Teks yang Diberikan:
################

INDOZONE.ID - Wanita Indonesia pasti tidak asing dengan nama Raden Dewi Sartika. Dia adalah satu pelopor pendidikan kaum wanita Indonesia yang berasal dari Bandung, Jawa Barat.
Sama halnya dengan R.A Kartini, Dewi Sartika sama-sama berjuang memberikan pendidikan dan pengajaran kepada sesama perempuan.
Tujuan dari pendidikan yang diusung Dewi Sartika adalah untuk menyejajarkan perempuan setara dengan laki-laki.
Posisi Perempuan di Masa Kolonial
Pada saat itu, pendidikan di Hindia Belanda, nama Indonesia di masa penjajahan Belanda, hanya fokus untuk kaum laki-laki.
Dalam memperjuangkan hak mereka untuk mendapatkan pendidikan, perempuan tidak memainkan peran penting untuk memperoleh gelar.
Baca Juga: Kontribusi Nyi Hadjar Dewantara bagi Gerakan Perempuan Masa Kolonial
Perempuan selalu dipandang lemah karena dianggap memiliki takdir untuk menjadi ibu rumah tangga, hanya untuk mengurus dapur dan melayani suami serta anak-anaknya.
Karena itulah, akhirnya Dewi Sartika mendirikan “Sakola Istri” di Bandung, terlepas dari semua pembatasan yang ada pada saat itu.
Pendirian Sakola Istri
Sakola Istri menjadi institusi yang unik bagi para perempuan Bumiputera atau Nusantara.
Ini memicu keinginan para perempuan Tanah Air untuk berpikir maju dan memberikan bukti nyata dalam perjuangan untuk kebebasan perempuan Indonesia.
Dalam upaya memajukan pendidikan dan keterampilan perempuan, Dewi Sartika mendirikan Sakola Istri di Bandung, Jawa Barat, pada tahun 16 Januari 1904.
Sakola Istri merupakan sekolah pertama di Hindia Belanda untuk pendidikan kaum perempuan.
Pengajaran di Sakola Istri
Selain pendidikan dasar, Sakola Istri juga mengajarkan perempuan keterampilan praktis seperti membaca, menulis, matematika, menjahit, dan keterampilan rumah tangga lainnya yang akan membantu mereka dalam kehidupan sehari-hari.

################

Informasi yang Diberikan:
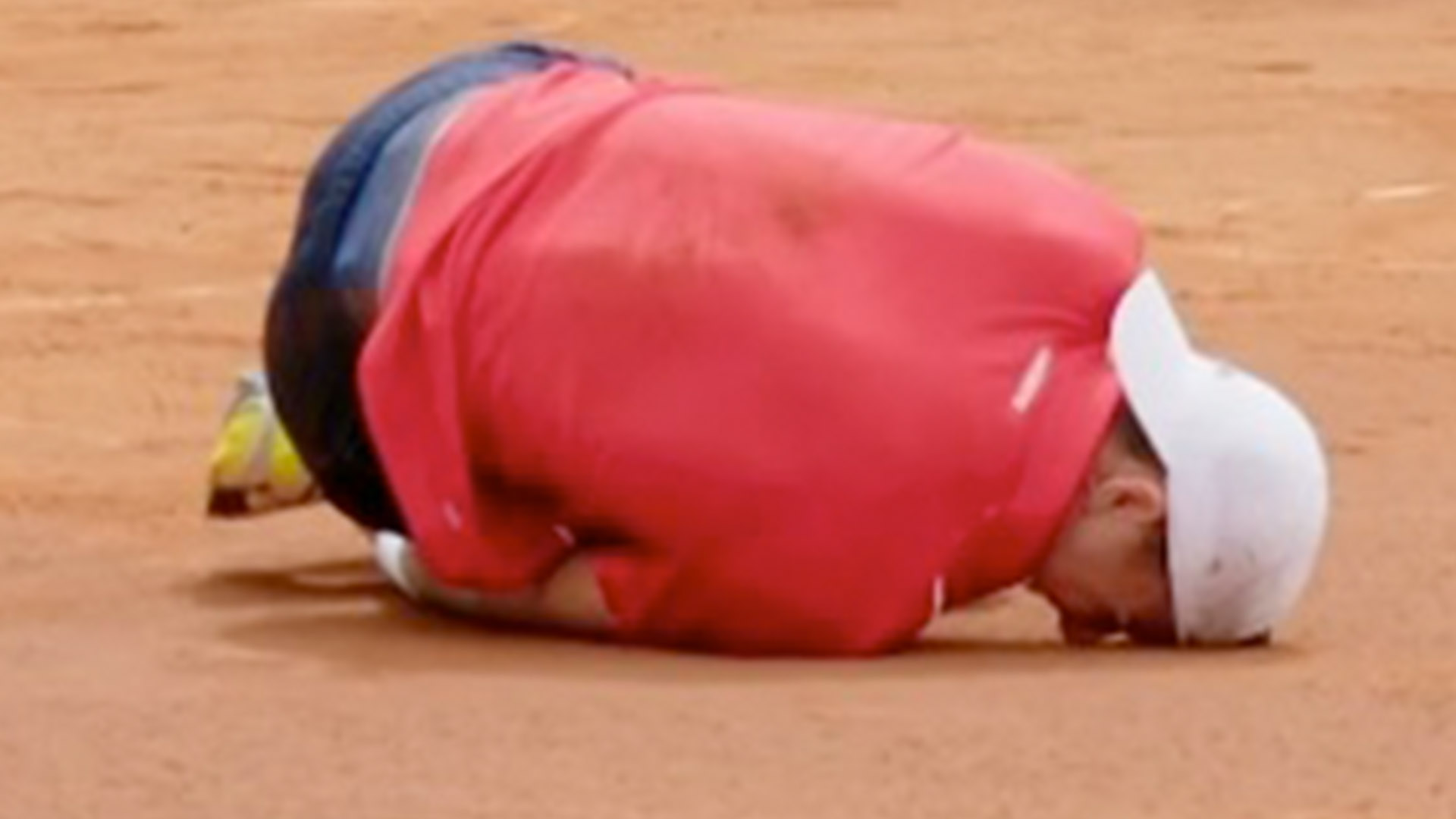 Tennis star shows off horror injury after collapsing to floor in agony and being forced to retire from tournament [Video]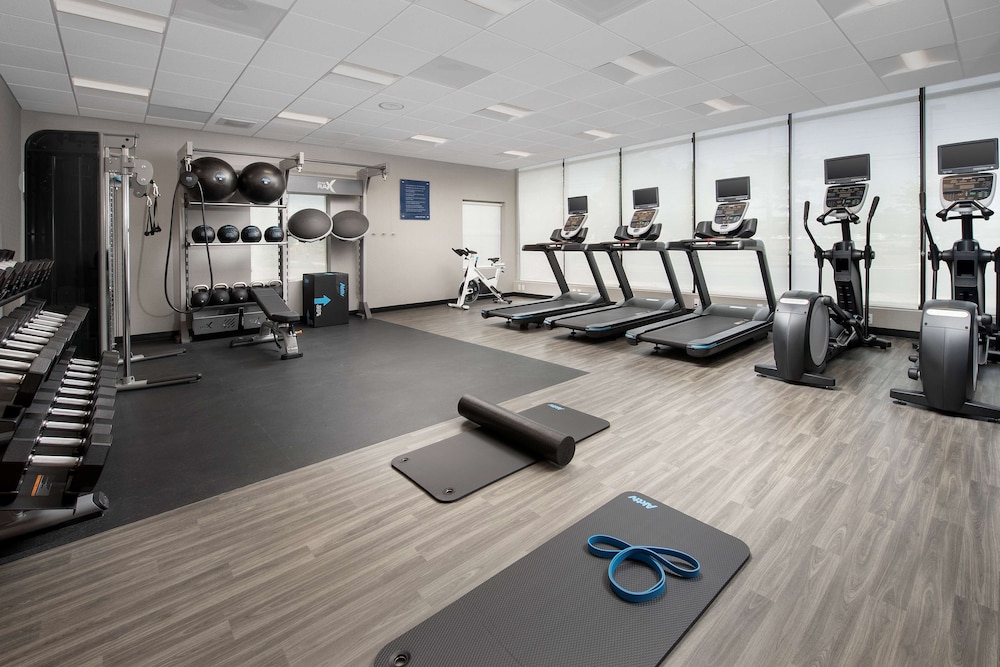 Hampton Inn Boston Logan Airport Chelsea - photo 19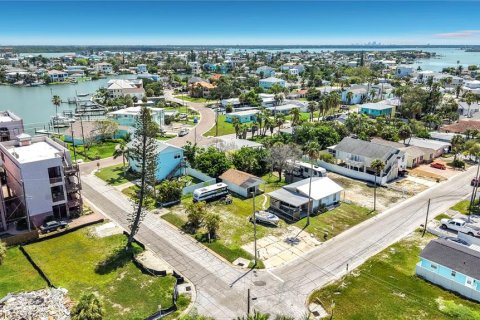 Terreno en venta en Madeira Beach, Florida № 2299876 - foto 9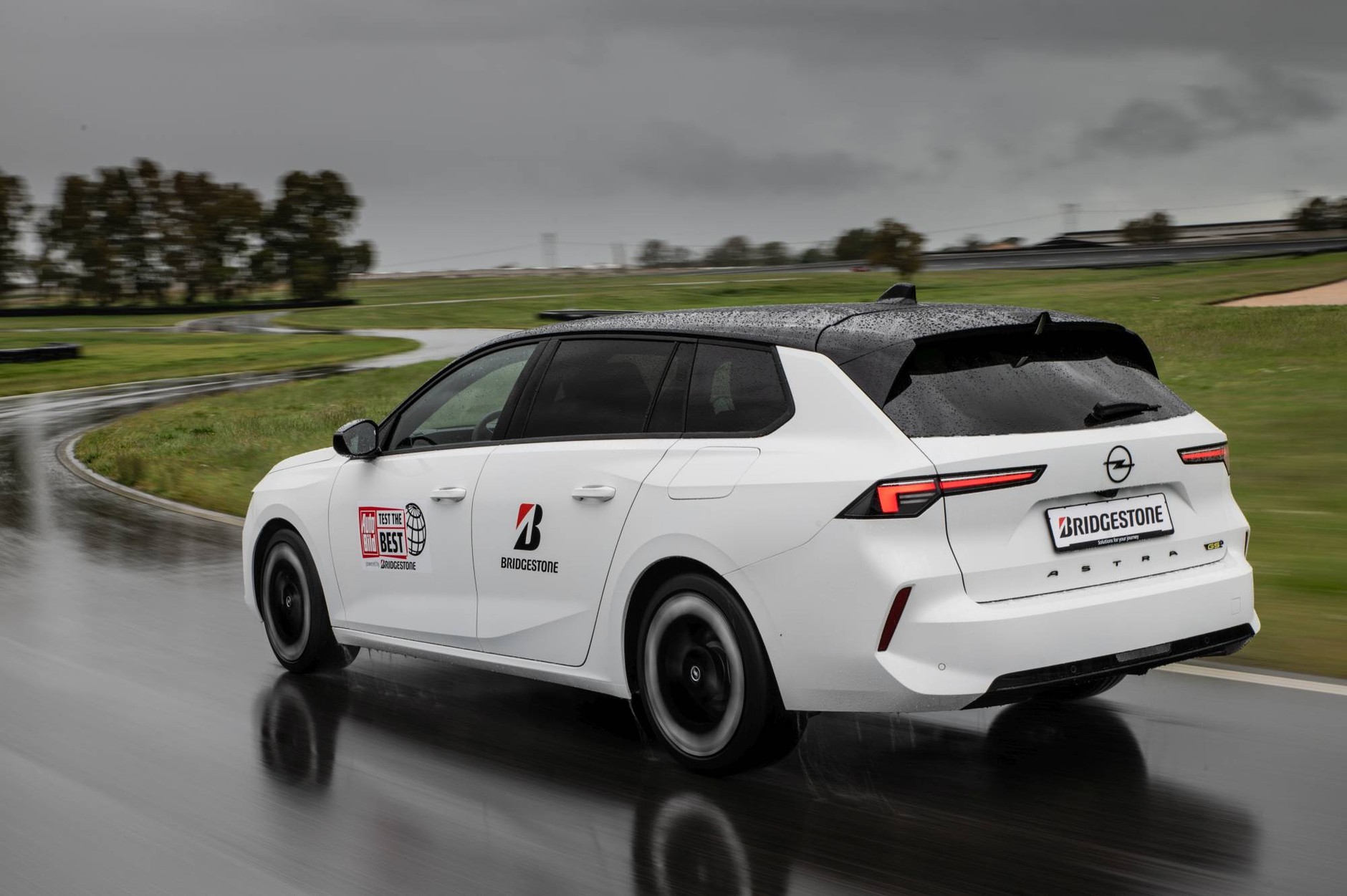 Test the Best – Opel Astra Sports Tourer GSe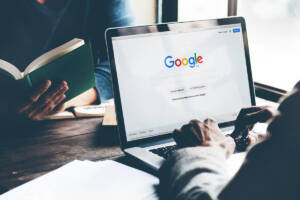 Parole più cercate su Google nel 2024: da Angelina Mango a Baby Reindeer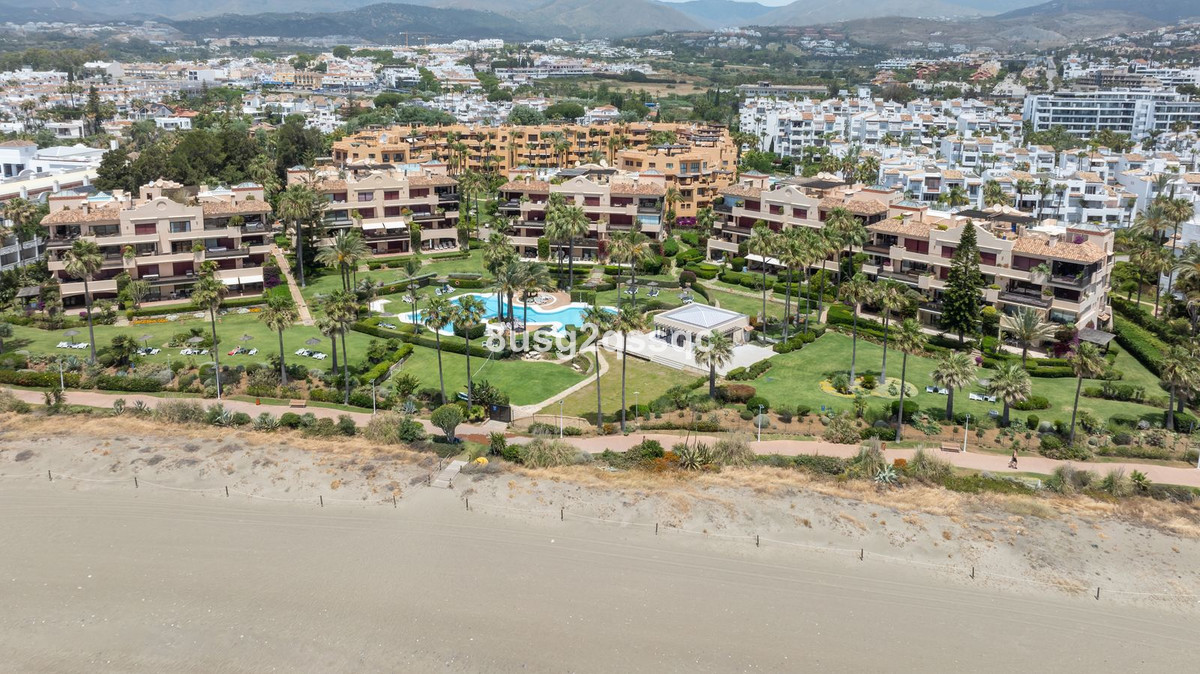 2 Bedroom Apartment in Estepona - Photo 26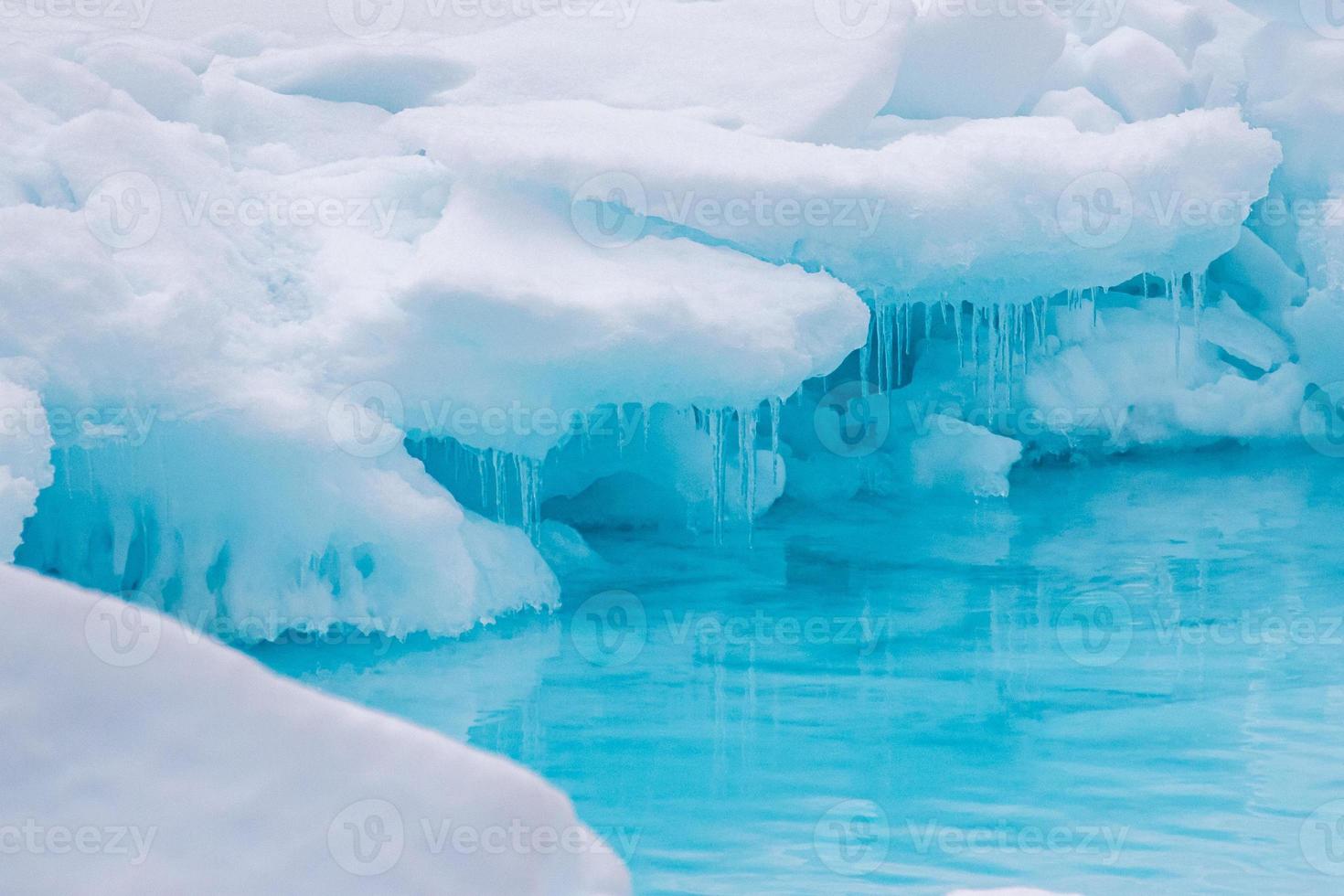 glace de mer, iceberg dans l'arctique photo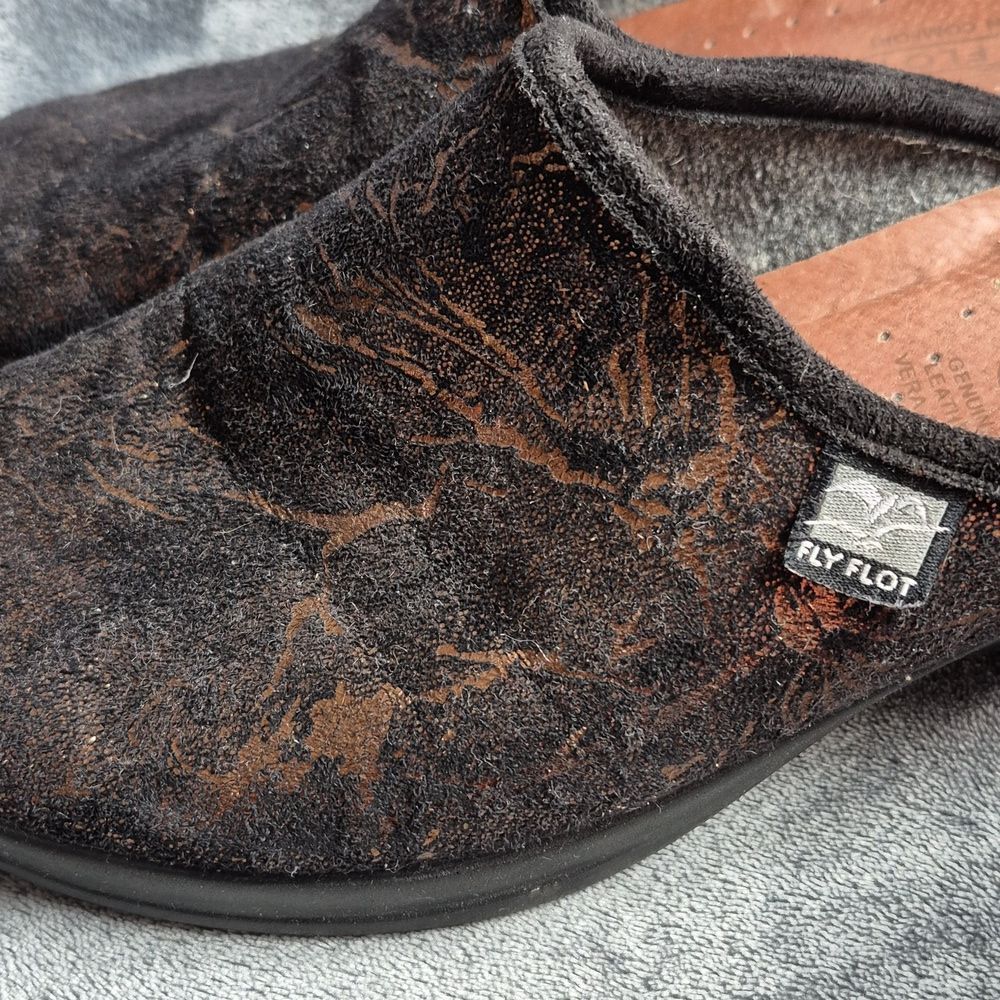 Fly Flot Size 40 Black and Gold Mule - Picture 3 of 7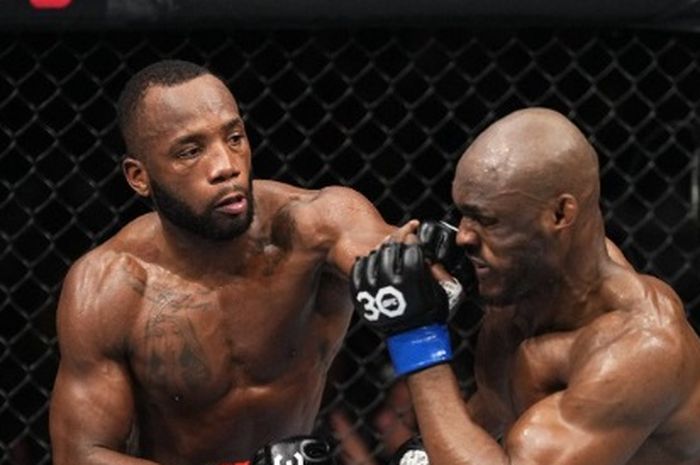 Leon Edwards mengalahkan Kamaru Usman untuk mempertahankan sabuk juara kelas welter di UFC 286, Minggu (19/3/2023) WIB di London.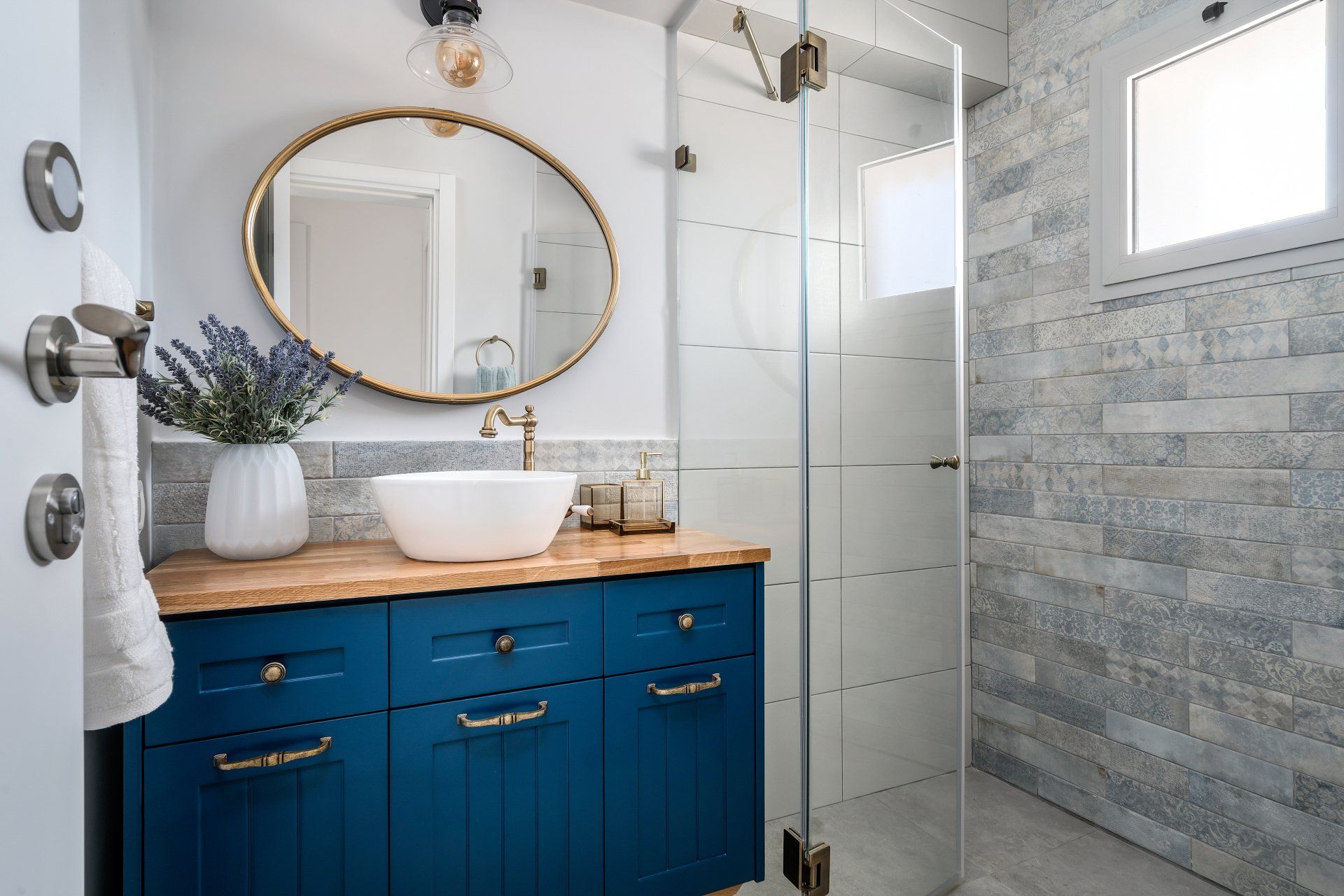 ארון רחצה כחול עם מראה עגולה עם שוליים מוזהבים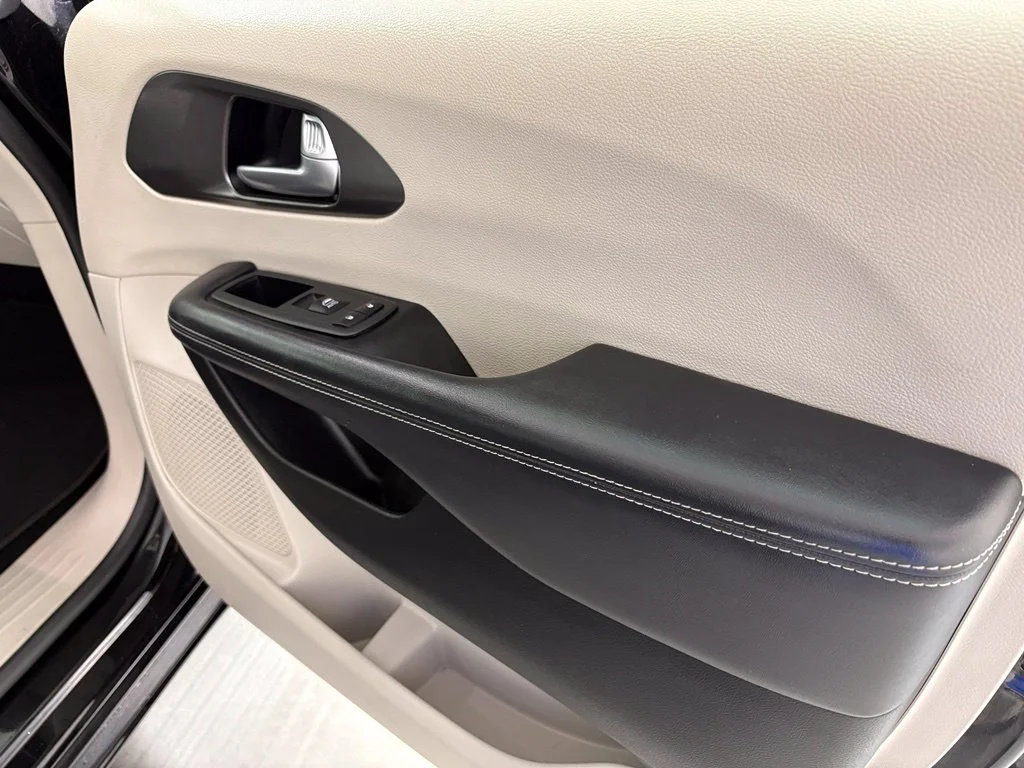 Used 2024 Black Chrysler Touring L image 40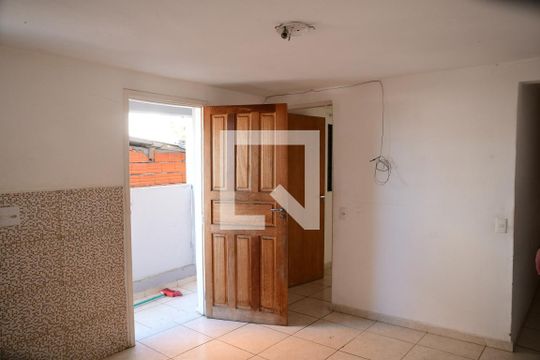 Cozinha de casa para alugar com 2 quartos, 80m² em Granja Carolina, Cotia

################

Menurut teks tentang Dewi Sartika, apa tujuan dari pendidikan yang diusung Dewi Sartika?

Tujuannya adalah untuk menyejajarkan perempuan setara dengan laki-laki.